• What to produce: Using the material below, repeat exactly the lines from the one with "ORAC dan kepentingan" through the one with "3Chi-CBG-CBD-Cannabinoid-Blends", ends included, without any images.

• Source material:
_____
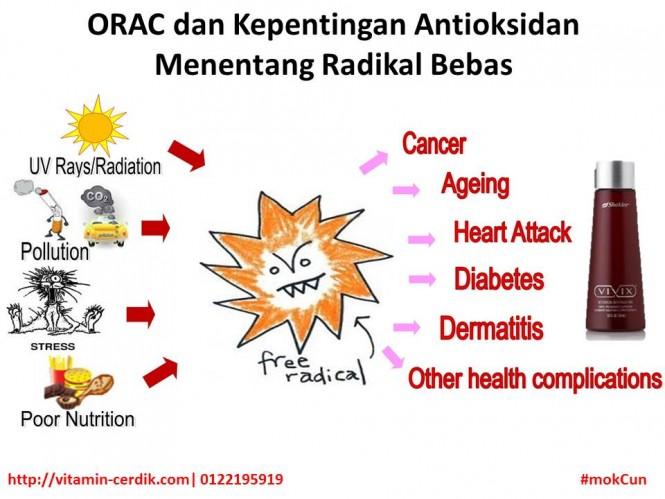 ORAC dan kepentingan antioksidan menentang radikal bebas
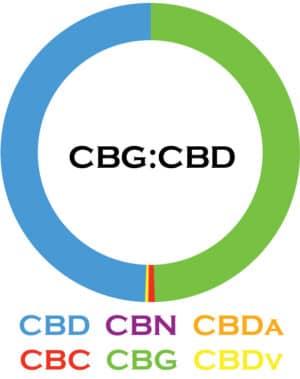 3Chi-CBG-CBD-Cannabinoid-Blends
_____
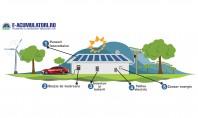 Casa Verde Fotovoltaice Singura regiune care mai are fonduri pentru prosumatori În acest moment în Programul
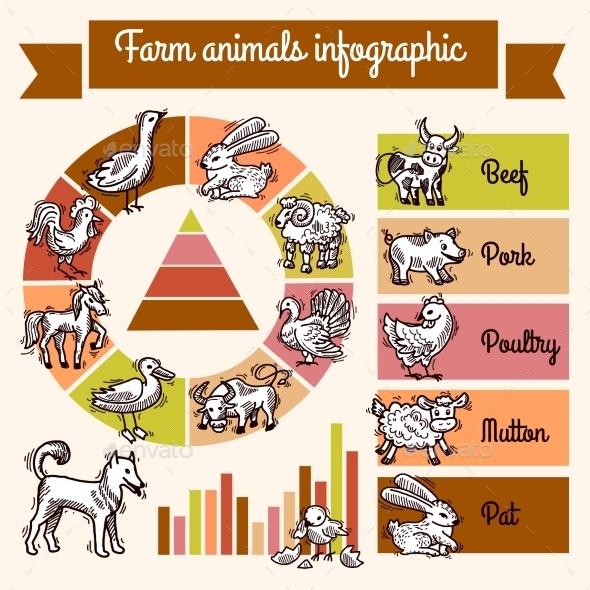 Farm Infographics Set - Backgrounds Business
_____
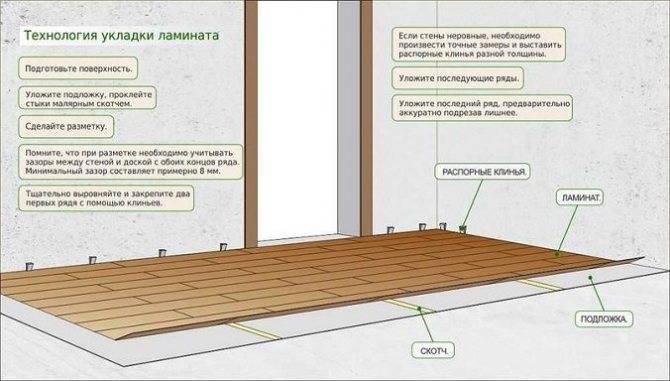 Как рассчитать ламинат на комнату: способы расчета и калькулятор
_____
• Exercise response:
 ORAC dan kepentingan antioksidan menentang radikal bebas
 3Chi-CBG-CBD-Cannabinoid-Blends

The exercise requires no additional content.